An enterprise resource planning (ERP) consultant is a contract employee hired to implement, upgrade or support ERP systems that link various aspects of business into one central process. As an independent contractor, an ERP consultant hires out to a variety of businesses that leverage their skills to increase productivity and integrate vendor services. Generally, a consultant's expertise is judged on the breadth of knowledge and skills that he or she possesses and his or her ability to provide strategic advice, organize functions in a business environment and manage technical processes.
ERP systems facilitate business operations via a database that organizes and makes accessible large amounts of data for several business functions, including various areas of management, resource administration, finance, supply and manufacturing. Various businesses use their own internal systems and information technology personnel to handle many of these requirements, and they use components of the ERP platform only for selected functions. Successful ERP consultants are able to adapt to a client company's business processes to determine where ERP systems would be most useful. This allows them to act as bridges between technical teams, existing resource management systems and the new functions adopted with the ERP systems.
People who work as ERP consultants must be able to ensure proper distribution and handling of data while restructuring organizational hierarchies to align with ERP processes and corporate requirements. To accomplish this, a consultant must be able to communicate with users at all levels of the organization. He or she also must be able to instruct or train others and must respond to changes in business process requirements quickly with on-the-go strategies and solutions. It is also vital that any changes made to the business process be completed within the optimal time frame, with minimal cost and minimized risk.
ERP consultant training can be acquired through university-level education or through experience in real-world environments. Most choose relevant fields of study such as information technology, business information systems or management information systems. After the aspiring ERP consultant has earned a degree, additional ERP software training might be required before beginning work with different ERP modules. Online courses can provide additional educational resources, and after the ERP consultant becomes familiar with various ERP systems, the next step is training in diverse platforms.

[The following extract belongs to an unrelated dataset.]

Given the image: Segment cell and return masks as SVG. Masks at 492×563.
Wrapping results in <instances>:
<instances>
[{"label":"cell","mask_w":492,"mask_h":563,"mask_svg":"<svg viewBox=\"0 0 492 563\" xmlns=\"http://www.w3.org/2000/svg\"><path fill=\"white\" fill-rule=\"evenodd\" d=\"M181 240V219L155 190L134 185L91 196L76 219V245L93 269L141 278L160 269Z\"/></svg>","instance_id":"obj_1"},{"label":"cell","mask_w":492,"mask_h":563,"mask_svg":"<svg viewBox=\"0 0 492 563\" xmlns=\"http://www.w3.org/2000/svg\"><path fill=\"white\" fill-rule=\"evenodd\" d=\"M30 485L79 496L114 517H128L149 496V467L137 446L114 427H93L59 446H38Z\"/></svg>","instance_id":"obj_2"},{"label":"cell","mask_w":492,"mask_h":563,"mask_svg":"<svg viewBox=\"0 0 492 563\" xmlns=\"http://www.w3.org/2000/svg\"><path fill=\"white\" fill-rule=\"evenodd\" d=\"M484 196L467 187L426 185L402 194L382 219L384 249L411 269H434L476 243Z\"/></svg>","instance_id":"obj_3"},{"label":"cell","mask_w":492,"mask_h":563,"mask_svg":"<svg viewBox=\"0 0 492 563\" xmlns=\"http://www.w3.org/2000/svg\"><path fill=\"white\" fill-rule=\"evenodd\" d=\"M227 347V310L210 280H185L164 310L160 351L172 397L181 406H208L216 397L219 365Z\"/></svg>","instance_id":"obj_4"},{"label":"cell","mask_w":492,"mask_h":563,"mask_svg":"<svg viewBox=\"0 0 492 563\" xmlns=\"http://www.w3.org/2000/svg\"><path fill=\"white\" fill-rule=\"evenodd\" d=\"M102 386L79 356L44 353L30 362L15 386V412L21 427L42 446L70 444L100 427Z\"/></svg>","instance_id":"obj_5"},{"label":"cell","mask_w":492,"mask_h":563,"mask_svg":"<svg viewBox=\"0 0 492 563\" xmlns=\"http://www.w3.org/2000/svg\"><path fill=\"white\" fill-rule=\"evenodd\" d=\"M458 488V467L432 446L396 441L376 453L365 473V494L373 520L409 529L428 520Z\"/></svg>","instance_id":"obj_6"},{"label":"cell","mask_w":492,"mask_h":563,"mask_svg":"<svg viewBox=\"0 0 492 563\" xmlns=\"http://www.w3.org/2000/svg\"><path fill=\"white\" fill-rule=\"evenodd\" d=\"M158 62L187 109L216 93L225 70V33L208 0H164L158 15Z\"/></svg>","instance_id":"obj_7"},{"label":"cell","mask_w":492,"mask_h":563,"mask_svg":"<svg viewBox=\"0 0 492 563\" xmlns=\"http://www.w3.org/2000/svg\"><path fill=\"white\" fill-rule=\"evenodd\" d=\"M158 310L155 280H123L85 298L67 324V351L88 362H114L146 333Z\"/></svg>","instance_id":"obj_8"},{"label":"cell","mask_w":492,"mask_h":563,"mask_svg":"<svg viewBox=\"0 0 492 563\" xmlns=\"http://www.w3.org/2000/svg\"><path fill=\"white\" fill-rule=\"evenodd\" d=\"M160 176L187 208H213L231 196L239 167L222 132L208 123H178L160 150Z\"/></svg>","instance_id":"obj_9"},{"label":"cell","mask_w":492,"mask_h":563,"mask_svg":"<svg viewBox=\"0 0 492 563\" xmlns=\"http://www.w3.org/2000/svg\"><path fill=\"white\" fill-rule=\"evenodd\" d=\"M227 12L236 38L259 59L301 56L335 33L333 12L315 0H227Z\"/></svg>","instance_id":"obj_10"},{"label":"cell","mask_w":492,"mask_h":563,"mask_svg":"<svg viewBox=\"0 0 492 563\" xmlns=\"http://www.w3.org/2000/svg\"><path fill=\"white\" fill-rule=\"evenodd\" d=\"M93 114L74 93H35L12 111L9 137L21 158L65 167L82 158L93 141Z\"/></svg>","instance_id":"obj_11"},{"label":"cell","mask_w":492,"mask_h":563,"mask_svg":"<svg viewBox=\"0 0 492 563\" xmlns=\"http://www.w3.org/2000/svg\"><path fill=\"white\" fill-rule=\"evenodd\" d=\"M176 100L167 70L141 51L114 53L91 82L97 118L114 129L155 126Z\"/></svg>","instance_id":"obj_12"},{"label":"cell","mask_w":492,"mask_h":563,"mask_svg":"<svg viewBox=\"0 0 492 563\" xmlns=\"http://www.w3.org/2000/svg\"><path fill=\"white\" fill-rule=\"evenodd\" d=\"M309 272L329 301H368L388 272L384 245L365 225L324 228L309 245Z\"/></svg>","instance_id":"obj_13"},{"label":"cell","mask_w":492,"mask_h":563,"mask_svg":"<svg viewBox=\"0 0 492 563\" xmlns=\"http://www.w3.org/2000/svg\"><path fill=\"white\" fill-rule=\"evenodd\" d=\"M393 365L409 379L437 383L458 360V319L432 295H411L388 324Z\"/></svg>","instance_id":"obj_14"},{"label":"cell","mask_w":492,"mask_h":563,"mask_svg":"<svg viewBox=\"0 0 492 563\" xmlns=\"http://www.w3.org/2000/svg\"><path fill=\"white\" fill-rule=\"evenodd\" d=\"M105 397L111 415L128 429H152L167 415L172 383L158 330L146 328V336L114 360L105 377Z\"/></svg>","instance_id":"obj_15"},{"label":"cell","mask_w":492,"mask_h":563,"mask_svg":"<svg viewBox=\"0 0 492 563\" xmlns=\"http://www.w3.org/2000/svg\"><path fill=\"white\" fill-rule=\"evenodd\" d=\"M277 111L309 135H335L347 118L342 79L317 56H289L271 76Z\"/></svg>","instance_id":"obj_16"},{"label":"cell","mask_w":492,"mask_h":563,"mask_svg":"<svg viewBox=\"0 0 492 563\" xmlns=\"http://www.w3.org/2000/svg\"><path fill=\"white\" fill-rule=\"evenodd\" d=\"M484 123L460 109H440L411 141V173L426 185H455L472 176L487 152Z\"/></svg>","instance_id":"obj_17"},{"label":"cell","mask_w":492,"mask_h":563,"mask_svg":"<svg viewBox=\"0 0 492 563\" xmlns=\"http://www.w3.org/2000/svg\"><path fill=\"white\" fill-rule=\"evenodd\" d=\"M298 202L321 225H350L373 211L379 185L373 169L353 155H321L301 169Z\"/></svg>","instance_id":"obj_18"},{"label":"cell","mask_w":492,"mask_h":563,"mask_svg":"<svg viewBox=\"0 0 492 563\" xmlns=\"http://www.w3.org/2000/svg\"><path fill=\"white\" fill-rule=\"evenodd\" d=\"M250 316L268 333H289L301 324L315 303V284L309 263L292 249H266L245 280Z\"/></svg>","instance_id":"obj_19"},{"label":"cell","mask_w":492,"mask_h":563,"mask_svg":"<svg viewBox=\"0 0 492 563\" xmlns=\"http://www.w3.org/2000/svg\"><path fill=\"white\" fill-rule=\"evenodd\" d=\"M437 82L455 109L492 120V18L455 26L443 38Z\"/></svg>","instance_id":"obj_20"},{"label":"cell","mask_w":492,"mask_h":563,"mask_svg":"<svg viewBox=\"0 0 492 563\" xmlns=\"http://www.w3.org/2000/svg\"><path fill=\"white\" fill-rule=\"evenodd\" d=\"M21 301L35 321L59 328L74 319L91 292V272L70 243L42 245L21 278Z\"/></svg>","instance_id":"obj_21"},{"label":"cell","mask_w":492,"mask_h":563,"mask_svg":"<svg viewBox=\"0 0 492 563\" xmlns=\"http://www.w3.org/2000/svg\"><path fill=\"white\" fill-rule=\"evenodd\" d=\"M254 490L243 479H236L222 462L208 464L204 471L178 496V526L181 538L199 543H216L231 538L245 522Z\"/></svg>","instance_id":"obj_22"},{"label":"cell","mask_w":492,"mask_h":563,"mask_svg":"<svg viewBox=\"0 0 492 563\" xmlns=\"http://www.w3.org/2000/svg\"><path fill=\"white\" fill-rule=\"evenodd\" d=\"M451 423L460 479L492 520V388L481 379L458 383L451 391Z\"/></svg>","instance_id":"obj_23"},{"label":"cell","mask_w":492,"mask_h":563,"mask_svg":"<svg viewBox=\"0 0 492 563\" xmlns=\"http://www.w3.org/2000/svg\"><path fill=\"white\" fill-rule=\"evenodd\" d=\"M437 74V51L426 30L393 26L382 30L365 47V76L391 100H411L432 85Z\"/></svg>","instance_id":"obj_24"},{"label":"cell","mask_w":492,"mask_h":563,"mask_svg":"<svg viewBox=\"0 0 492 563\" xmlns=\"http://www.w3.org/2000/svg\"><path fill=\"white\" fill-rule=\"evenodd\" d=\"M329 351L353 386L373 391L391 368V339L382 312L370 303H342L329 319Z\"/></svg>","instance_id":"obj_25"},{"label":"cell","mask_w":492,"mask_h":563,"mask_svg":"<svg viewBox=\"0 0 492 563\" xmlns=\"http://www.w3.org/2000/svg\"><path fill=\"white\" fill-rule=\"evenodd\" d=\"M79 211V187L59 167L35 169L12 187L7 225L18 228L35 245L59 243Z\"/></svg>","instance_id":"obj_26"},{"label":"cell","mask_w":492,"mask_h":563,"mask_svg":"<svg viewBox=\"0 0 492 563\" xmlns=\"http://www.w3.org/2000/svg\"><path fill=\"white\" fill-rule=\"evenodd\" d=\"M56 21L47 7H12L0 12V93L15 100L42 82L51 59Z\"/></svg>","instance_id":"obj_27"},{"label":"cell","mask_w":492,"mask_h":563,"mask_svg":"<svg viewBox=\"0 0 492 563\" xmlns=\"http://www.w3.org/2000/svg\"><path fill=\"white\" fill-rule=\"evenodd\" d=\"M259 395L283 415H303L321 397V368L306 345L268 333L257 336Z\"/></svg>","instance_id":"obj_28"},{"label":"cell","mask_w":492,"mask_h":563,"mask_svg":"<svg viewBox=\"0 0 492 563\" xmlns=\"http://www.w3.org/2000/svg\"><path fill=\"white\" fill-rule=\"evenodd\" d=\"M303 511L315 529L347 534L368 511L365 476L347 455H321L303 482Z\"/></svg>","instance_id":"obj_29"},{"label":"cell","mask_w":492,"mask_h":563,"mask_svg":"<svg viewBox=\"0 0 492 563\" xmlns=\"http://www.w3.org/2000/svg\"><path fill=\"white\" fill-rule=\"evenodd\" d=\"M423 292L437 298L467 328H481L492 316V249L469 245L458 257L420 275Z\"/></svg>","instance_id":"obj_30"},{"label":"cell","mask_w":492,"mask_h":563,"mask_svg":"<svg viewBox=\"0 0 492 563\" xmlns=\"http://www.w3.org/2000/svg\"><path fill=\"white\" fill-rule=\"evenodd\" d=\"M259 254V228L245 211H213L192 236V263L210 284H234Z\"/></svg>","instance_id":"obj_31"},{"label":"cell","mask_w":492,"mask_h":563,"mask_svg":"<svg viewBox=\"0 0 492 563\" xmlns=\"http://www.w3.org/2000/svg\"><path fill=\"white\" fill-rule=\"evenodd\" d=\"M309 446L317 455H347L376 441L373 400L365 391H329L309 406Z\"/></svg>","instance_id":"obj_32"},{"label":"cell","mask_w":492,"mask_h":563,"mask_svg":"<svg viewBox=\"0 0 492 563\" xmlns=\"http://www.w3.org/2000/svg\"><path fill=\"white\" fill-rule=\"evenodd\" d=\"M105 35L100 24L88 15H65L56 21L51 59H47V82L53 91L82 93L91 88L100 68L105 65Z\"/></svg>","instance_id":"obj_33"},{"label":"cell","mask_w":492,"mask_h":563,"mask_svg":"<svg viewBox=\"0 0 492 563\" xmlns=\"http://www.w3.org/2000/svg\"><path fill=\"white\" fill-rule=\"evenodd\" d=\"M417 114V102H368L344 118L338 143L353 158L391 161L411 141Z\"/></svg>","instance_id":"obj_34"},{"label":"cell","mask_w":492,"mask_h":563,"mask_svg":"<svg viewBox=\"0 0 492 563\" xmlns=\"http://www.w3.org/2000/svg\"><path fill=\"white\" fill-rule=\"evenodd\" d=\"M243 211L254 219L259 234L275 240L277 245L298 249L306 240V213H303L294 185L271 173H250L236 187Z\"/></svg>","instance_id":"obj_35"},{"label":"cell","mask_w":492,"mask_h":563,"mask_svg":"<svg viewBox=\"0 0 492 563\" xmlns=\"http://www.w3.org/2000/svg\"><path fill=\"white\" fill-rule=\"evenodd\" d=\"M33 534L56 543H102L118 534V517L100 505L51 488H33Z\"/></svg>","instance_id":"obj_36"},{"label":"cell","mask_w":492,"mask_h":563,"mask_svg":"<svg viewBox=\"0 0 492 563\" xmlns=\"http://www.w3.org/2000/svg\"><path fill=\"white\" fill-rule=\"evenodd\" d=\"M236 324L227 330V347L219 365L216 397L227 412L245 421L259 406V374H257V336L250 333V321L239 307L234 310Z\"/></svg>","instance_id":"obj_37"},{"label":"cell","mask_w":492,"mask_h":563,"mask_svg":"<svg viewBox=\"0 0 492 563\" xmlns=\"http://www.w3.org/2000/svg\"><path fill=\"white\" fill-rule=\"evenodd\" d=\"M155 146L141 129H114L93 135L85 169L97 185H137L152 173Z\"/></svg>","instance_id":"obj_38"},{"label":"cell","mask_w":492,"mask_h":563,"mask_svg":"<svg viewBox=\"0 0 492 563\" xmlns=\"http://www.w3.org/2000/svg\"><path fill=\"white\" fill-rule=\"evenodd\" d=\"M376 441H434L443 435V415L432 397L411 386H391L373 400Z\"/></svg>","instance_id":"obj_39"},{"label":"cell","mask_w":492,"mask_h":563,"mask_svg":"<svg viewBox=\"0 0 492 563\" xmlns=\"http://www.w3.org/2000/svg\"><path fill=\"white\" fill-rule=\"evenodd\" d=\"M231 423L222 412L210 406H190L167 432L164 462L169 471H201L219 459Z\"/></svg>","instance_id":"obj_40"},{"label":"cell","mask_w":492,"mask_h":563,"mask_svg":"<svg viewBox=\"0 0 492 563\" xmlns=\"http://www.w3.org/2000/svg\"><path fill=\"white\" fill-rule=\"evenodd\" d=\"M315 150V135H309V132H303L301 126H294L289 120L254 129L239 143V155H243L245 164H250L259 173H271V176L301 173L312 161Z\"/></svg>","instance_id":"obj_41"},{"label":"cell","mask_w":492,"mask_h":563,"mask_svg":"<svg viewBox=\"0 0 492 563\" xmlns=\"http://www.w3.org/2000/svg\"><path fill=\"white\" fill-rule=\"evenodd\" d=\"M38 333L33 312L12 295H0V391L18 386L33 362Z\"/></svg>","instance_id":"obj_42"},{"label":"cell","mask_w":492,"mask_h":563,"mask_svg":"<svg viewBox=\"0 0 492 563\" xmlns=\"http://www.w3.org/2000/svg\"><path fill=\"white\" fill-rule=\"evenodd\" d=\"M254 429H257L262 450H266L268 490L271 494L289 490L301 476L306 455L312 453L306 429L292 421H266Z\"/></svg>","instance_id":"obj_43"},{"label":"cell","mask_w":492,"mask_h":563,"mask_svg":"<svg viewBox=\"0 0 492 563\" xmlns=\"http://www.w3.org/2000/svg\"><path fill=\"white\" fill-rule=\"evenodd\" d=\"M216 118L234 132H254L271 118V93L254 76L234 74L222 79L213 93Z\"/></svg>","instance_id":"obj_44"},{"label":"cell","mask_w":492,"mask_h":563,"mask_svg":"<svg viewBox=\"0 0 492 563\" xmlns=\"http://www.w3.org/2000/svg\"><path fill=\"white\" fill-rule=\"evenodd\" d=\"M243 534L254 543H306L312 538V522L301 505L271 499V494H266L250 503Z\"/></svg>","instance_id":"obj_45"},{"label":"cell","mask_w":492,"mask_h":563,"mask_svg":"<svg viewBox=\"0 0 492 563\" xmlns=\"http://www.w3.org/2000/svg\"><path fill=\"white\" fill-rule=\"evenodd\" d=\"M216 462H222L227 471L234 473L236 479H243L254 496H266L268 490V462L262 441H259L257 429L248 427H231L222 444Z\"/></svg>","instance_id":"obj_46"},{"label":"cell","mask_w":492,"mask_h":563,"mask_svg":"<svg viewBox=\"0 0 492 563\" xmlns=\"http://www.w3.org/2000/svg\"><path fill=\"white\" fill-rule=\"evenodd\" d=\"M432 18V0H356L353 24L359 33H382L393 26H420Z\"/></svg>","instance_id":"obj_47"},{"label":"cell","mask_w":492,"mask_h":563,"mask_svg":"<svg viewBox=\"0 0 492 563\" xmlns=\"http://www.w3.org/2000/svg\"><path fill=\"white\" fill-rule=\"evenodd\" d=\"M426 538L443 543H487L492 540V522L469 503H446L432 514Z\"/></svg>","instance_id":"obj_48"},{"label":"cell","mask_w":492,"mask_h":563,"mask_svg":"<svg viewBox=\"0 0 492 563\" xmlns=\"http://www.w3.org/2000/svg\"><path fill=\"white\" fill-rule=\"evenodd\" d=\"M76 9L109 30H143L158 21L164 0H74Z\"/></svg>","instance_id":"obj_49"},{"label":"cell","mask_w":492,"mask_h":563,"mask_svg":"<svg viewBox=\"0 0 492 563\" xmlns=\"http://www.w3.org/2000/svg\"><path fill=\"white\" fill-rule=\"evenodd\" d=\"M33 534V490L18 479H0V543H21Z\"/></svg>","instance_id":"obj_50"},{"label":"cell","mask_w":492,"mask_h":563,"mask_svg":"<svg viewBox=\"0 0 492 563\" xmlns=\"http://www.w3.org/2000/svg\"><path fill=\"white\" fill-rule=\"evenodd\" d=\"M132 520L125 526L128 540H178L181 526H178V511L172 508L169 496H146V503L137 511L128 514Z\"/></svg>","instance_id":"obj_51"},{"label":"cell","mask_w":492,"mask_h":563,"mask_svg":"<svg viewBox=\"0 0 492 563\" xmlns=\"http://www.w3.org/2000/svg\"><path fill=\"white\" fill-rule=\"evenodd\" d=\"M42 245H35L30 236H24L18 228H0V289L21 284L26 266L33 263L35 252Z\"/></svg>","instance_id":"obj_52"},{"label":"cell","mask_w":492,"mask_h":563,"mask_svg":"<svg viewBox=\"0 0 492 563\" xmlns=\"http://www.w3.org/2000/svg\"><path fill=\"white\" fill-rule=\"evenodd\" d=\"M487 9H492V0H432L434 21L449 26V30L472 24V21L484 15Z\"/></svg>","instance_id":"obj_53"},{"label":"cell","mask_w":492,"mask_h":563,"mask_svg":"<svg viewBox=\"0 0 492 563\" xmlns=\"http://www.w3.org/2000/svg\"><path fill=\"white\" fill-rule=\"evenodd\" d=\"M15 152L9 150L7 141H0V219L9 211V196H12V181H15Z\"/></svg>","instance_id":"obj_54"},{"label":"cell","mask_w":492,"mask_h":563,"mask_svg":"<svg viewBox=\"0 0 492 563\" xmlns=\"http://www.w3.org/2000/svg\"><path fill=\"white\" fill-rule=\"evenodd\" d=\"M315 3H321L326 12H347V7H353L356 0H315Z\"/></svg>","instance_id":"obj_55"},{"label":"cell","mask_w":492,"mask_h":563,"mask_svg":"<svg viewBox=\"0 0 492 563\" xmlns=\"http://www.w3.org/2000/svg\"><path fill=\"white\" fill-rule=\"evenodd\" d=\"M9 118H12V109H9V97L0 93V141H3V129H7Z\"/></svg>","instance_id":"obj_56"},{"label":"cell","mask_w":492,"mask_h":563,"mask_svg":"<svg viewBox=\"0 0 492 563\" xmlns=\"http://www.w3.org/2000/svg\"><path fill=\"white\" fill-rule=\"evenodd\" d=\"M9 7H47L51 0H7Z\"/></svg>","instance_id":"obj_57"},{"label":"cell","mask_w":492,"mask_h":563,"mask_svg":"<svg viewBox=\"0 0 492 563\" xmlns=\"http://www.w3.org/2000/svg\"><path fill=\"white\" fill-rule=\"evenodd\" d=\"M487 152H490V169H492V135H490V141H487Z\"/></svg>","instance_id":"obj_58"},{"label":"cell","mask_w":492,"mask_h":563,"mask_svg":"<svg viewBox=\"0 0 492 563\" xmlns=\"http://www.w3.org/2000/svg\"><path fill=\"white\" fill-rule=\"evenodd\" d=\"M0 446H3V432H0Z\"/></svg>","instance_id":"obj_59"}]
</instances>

Consultants with a broader knowledge base in more applications have a stronger chance of finding employment.
An ERP consultant might be paid in a variety of ways. Some companies might set their own payment terms, but others might ask the consultant what his or her preference is. Payment can occur on an hourly basis or can be defined as set per-project fees. These fees might be paid up front, at the completion of a job or in periodic increments. Contracts can be renegotiated should the project expand outside the initial scope.